◆ **TEKSTFRAGMENT**
● ● ● ● ●
Met enige regelmaat ontvangt u van mij evaluaties van de vredesoperaties.
U hebt van mij echter nog geen beleidsdoorlichting ontvangen, omdat uit eerdere
evaluaties is gebleken dat de beleidsartikelen van Defensie zich niet goed
lenen voor een beleidsdoorlichting. Op verzoek van de Tweede Kamer zijn de
beleidsartikelen in de begroting van Defensie gekoppeld aan de zeven defensieonderdelen.
Eerdere evaluaties van de beleidsartikelen wijzen uit dat deze alleen informatie
geven over de gereedstelling van eenheden maar niet over de daadwerkelijke
inzet van de Krijgsmacht. Een beleidsdoorlichting zou echter juist informatie
over de bereikte resultaten van deze inzet moeten geven. Daarnaast speelt
de strikte toepassing van de voorschriften uit de RPE een rol. In de genoemde
evaluaties was het niet mogelijk een harde kwantitatieve en traceerbare onderbouwing
te geven voor het wel of niet bereiken van de doelstellingen. Hierdoor kon
aan het voor een beleidsdoorlichting cruciale onderdeel – een uitspraak
over de mate van het bereiken van de doelen – geen invulling worden
gegeven. In dit licht heb ik de in de defensiebegroting 2007 aangekondigde
beleidsevaluaties naar beleidsartikelen laten vervallen.
● ● ● ● ●
◆ **INVOERGEGEVENS**
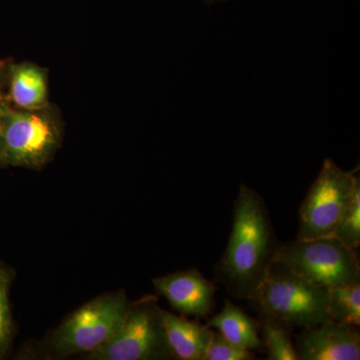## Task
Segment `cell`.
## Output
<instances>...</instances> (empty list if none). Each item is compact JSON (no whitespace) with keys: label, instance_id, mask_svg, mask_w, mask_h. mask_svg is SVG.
<instances>
[{"label":"cell","instance_id":"obj_5","mask_svg":"<svg viewBox=\"0 0 360 360\" xmlns=\"http://www.w3.org/2000/svg\"><path fill=\"white\" fill-rule=\"evenodd\" d=\"M63 139V118L56 105L33 110L11 105L4 132L7 167L42 169L58 153Z\"/></svg>","mask_w":360,"mask_h":360},{"label":"cell","instance_id":"obj_1","mask_svg":"<svg viewBox=\"0 0 360 360\" xmlns=\"http://www.w3.org/2000/svg\"><path fill=\"white\" fill-rule=\"evenodd\" d=\"M233 221L215 278L232 296L251 302L274 262L278 243L264 198L245 184L234 201Z\"/></svg>","mask_w":360,"mask_h":360},{"label":"cell","instance_id":"obj_18","mask_svg":"<svg viewBox=\"0 0 360 360\" xmlns=\"http://www.w3.org/2000/svg\"><path fill=\"white\" fill-rule=\"evenodd\" d=\"M6 89V87H0V168L7 167L4 132H6L7 113L11 104L7 98Z\"/></svg>","mask_w":360,"mask_h":360},{"label":"cell","instance_id":"obj_16","mask_svg":"<svg viewBox=\"0 0 360 360\" xmlns=\"http://www.w3.org/2000/svg\"><path fill=\"white\" fill-rule=\"evenodd\" d=\"M335 238L352 250H356L360 245V186L355 189L349 205L336 227Z\"/></svg>","mask_w":360,"mask_h":360},{"label":"cell","instance_id":"obj_13","mask_svg":"<svg viewBox=\"0 0 360 360\" xmlns=\"http://www.w3.org/2000/svg\"><path fill=\"white\" fill-rule=\"evenodd\" d=\"M329 319L347 326L360 324V283L328 288Z\"/></svg>","mask_w":360,"mask_h":360},{"label":"cell","instance_id":"obj_10","mask_svg":"<svg viewBox=\"0 0 360 360\" xmlns=\"http://www.w3.org/2000/svg\"><path fill=\"white\" fill-rule=\"evenodd\" d=\"M6 90L9 103L18 110H39L51 103L47 70L32 63H13Z\"/></svg>","mask_w":360,"mask_h":360},{"label":"cell","instance_id":"obj_14","mask_svg":"<svg viewBox=\"0 0 360 360\" xmlns=\"http://www.w3.org/2000/svg\"><path fill=\"white\" fill-rule=\"evenodd\" d=\"M264 316L262 335L269 360H300L291 338L290 326L271 317Z\"/></svg>","mask_w":360,"mask_h":360},{"label":"cell","instance_id":"obj_3","mask_svg":"<svg viewBox=\"0 0 360 360\" xmlns=\"http://www.w3.org/2000/svg\"><path fill=\"white\" fill-rule=\"evenodd\" d=\"M129 307V298L122 290L92 300L52 333L47 340L49 352L58 357L94 352L117 333Z\"/></svg>","mask_w":360,"mask_h":360},{"label":"cell","instance_id":"obj_9","mask_svg":"<svg viewBox=\"0 0 360 360\" xmlns=\"http://www.w3.org/2000/svg\"><path fill=\"white\" fill-rule=\"evenodd\" d=\"M153 285L180 314L205 319L214 309L217 285L198 269L158 277L153 279Z\"/></svg>","mask_w":360,"mask_h":360},{"label":"cell","instance_id":"obj_20","mask_svg":"<svg viewBox=\"0 0 360 360\" xmlns=\"http://www.w3.org/2000/svg\"><path fill=\"white\" fill-rule=\"evenodd\" d=\"M208 6H212V4H217V2L227 1V0H203Z\"/></svg>","mask_w":360,"mask_h":360},{"label":"cell","instance_id":"obj_4","mask_svg":"<svg viewBox=\"0 0 360 360\" xmlns=\"http://www.w3.org/2000/svg\"><path fill=\"white\" fill-rule=\"evenodd\" d=\"M274 260L285 264L309 283L328 290L360 283L356 250L335 236L296 238L279 245Z\"/></svg>","mask_w":360,"mask_h":360},{"label":"cell","instance_id":"obj_7","mask_svg":"<svg viewBox=\"0 0 360 360\" xmlns=\"http://www.w3.org/2000/svg\"><path fill=\"white\" fill-rule=\"evenodd\" d=\"M360 186L355 172H345L335 161L326 160L300 210L297 238L335 236L336 227Z\"/></svg>","mask_w":360,"mask_h":360},{"label":"cell","instance_id":"obj_6","mask_svg":"<svg viewBox=\"0 0 360 360\" xmlns=\"http://www.w3.org/2000/svg\"><path fill=\"white\" fill-rule=\"evenodd\" d=\"M90 360L174 359L168 345L162 309L155 296L130 303L129 312L112 338L86 354Z\"/></svg>","mask_w":360,"mask_h":360},{"label":"cell","instance_id":"obj_17","mask_svg":"<svg viewBox=\"0 0 360 360\" xmlns=\"http://www.w3.org/2000/svg\"><path fill=\"white\" fill-rule=\"evenodd\" d=\"M257 359L252 350L245 349L229 342L220 335L219 331L213 330V335L202 360H253Z\"/></svg>","mask_w":360,"mask_h":360},{"label":"cell","instance_id":"obj_15","mask_svg":"<svg viewBox=\"0 0 360 360\" xmlns=\"http://www.w3.org/2000/svg\"><path fill=\"white\" fill-rule=\"evenodd\" d=\"M14 278V270L0 262V359L6 356L13 340L14 324L9 292Z\"/></svg>","mask_w":360,"mask_h":360},{"label":"cell","instance_id":"obj_8","mask_svg":"<svg viewBox=\"0 0 360 360\" xmlns=\"http://www.w3.org/2000/svg\"><path fill=\"white\" fill-rule=\"evenodd\" d=\"M300 360H359L360 335L356 326L328 321L303 328L295 338Z\"/></svg>","mask_w":360,"mask_h":360},{"label":"cell","instance_id":"obj_2","mask_svg":"<svg viewBox=\"0 0 360 360\" xmlns=\"http://www.w3.org/2000/svg\"><path fill=\"white\" fill-rule=\"evenodd\" d=\"M328 302V288L309 283L276 260L269 265L251 300L264 316L302 328H314L330 321Z\"/></svg>","mask_w":360,"mask_h":360},{"label":"cell","instance_id":"obj_19","mask_svg":"<svg viewBox=\"0 0 360 360\" xmlns=\"http://www.w3.org/2000/svg\"><path fill=\"white\" fill-rule=\"evenodd\" d=\"M13 63V60L11 58L0 59V87H6L9 68Z\"/></svg>","mask_w":360,"mask_h":360},{"label":"cell","instance_id":"obj_11","mask_svg":"<svg viewBox=\"0 0 360 360\" xmlns=\"http://www.w3.org/2000/svg\"><path fill=\"white\" fill-rule=\"evenodd\" d=\"M168 345L174 359L202 360L213 335V328L162 309Z\"/></svg>","mask_w":360,"mask_h":360},{"label":"cell","instance_id":"obj_12","mask_svg":"<svg viewBox=\"0 0 360 360\" xmlns=\"http://www.w3.org/2000/svg\"><path fill=\"white\" fill-rule=\"evenodd\" d=\"M229 342L248 350H262L264 341L258 335L257 323L240 307L226 300L221 311L207 322Z\"/></svg>","mask_w":360,"mask_h":360}]
</instances>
● ● ● ● ●
◆ **OPDRACHT 1**
Vertaal de zin "Met enige regelmaat ontvangt u van mij evaluaties van de vredesoperaties." uit het tekstfragment in het Engels.
◆ **OPDRACHT 2**
Som alle regels uit de rijen op die de tekenreeks "instances" bevatten.

◆ **ANTWOORD 1**
From time to time you receive evaluations of the peace operations from me.

◆ **ANTWOORD 2**
<instances>...</instances> (empty list if none). Each item is compact JSON (no whitespace) with keys: label, instance_id, mask_svg, mask_w, mask_h. mask_svg is SVG.
<instances>
</instances>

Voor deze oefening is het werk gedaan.